• SOURCE TEXT:

>> begin

The Flemish Hunting Deck, also known as the Cloisters set of fifty-two playing cards and Hofjaren Jachtpakket (in Dutch), is a set of fifty-two playing cards owned by the Metropolitan Museum of Art, New York, United States. It is significant in that it is the only complete set of ordinary playing cards from the fifteenth century. Estimate ranges of manufacture are between 1470 and 1480.

The cards are hand-drawn and painted on pasteboard, with highlights of gold and silver, in the contemporary technique for illuminated manuscripts. Printed playing cards had already appeared, by the Master of the Playing Cards and others.

Object
The set of cards is a complete regular set of playing cards, consisting of four suits with a king, queen, jack and ten pip cards. The suits are based on hunting items, consisting of game nooses, hound tethers, horns, and dog collars. It is the only complete set of ordinary playing cards from the fifteenth century. The shown figures display fashion of the era, with short jackets, shortly cut hair and pointy shoes.

The set was most likely made in the Southern Netherlands and Flanders specifically. The set was most likely manufactured between 1470 and 1480. Research on the paper determined that it was made in or before 1450. The first of the two present watermarks originates in France and eastern Flanders and was used between circa 1464 and 1480. The second watermark was used in southern Flanders and the northern Lowlands between circa 1468 and 1479.

>> end

• GOALS:
1: In the text on the Flemish Hunting Deck, which four hunting items are the suits based on?
2: Extend the text on the Flemish Hunting Deck past its final sentence.
The listing that follows plays no part in this work.

• SUPPLIED MATERIAL:
>> begin

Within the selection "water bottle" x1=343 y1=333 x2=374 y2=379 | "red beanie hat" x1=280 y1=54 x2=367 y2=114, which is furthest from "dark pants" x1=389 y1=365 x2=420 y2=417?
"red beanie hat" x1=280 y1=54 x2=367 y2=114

>> end

• ANSWERS IN ORDER:
1: Game nooses, hound tethers, horns, and dog collars.

2:
The cards are in very good condition, indicating they were used very little or not at all.

History
The set of cards was up for auction at Hôtel Drouot in Paris, France, on 12 December 1978. In the auction catalogue it was mentioned as an incomplete set of tarot cards dating from the sixteenth century. Harrie Kenter, a Dutch antiques dealer from Amsterdam paid 8,000 Dutch guilder for it, believing it to be an older object.

Kenter kept the set for some years, even cycling with it in his coat pocket through Amsterdam, which his insurance company later prohibited him from doing. Kenter determined it was best to auction off the set after only being able to show the set to others at a secure location at a bank. On 6 December 1983, the set of cards was sold at Sotheby's in London for U.S.$143,000. Kenter was transported to the auction house under a police escort. The Metropolitan Museum of Art bought the set of cards and it is now part of The Cloisters collection.

Facsimiles 
In 1995, Piatnik in conjunction with the Metropolitan Museum of Art produced a facsimile of the Flemish hunting pack as a boxed set with a booklet where they were known as the Flämisches Jagdkartenspiel.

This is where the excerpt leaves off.